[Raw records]
# # #

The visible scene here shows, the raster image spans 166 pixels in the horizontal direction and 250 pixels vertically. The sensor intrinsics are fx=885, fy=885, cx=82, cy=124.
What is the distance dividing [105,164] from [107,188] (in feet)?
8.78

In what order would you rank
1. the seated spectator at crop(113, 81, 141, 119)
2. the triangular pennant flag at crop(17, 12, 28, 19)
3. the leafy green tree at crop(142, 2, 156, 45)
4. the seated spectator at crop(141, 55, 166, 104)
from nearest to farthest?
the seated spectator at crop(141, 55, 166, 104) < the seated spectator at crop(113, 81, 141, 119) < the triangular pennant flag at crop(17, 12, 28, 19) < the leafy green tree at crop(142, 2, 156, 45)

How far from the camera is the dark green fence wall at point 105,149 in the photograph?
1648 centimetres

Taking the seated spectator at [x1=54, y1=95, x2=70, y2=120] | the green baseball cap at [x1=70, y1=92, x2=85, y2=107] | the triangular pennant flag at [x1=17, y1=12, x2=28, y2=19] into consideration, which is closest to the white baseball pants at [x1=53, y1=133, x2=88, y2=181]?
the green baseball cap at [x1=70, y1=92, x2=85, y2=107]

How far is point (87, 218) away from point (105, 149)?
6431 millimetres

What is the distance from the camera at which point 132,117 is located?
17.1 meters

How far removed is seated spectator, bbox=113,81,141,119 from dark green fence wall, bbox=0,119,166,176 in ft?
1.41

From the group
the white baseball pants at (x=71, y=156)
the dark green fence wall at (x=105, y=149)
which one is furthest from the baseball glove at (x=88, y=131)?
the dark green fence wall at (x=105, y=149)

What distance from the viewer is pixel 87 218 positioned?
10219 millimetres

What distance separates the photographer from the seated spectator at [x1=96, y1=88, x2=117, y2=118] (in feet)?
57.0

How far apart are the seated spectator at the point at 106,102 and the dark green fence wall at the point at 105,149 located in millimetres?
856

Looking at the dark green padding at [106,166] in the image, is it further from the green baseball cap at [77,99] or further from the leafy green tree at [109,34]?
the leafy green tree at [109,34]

# # #

INSTRUCTIONS FOR THE TASK: Reproduce every one of the entries above verbatim, from the first line to the last.

EXERCISE RESPONSE:
The visible scene here shows, the raster image spans 166 pixels in the horizontal direction and 250 pixels vertically. The sensor intrinsics are fx=885, fy=885, cx=82, cy=124.
What is the distance dividing [105,164] from [107,188] (in feet)?
8.78

In what order would you rank
1. the seated spectator at crop(113, 81, 141, 119)
2. the triangular pennant flag at crop(17, 12, 28, 19)
3. the leafy green tree at crop(142, 2, 156, 45)
4. the seated spectator at crop(141, 55, 166, 104)
from nearest to farthest?
the seated spectator at crop(141, 55, 166, 104) < the seated spectator at crop(113, 81, 141, 119) < the triangular pennant flag at crop(17, 12, 28, 19) < the leafy green tree at crop(142, 2, 156, 45)

How far from the camera is the dark green fence wall at point 105,149 in the photograph?
1648 centimetres

Taking the seated spectator at [x1=54, y1=95, x2=70, y2=120] | the green baseball cap at [x1=70, y1=92, x2=85, y2=107] | the triangular pennant flag at [x1=17, y1=12, x2=28, y2=19] into consideration, which is closest to the white baseball pants at [x1=53, y1=133, x2=88, y2=181]?
the green baseball cap at [x1=70, y1=92, x2=85, y2=107]

How far is point (87, 218) away from point (105, 149)?
6431 millimetres

What is the distance from the camera at which point 132,117 is located?
17.1 meters

How far removed is seated spectator, bbox=113,81,141,119 from dark green fence wall, bbox=0,119,166,176 in ft?
1.41

From the group
the white baseball pants at (x=71, y=156)
the dark green fence wall at (x=105, y=149)
which one is furthest from the baseball glove at (x=88, y=131)?
the dark green fence wall at (x=105, y=149)

What distance from the viewer is pixel 87 218 positioned?
10219 millimetres

What distance separates the photographer from the seated spectator at [x1=96, y1=88, x2=117, y2=118] (in feet)?
57.0

How far apart are the seated spectator at the point at 106,102 and the dark green fence wall at the point at 105,149 located in millimetres?
856

Looking at the dark green padding at [106,166] in the image, is it further from the green baseball cap at [77,99] or further from the leafy green tree at [109,34]?
the leafy green tree at [109,34]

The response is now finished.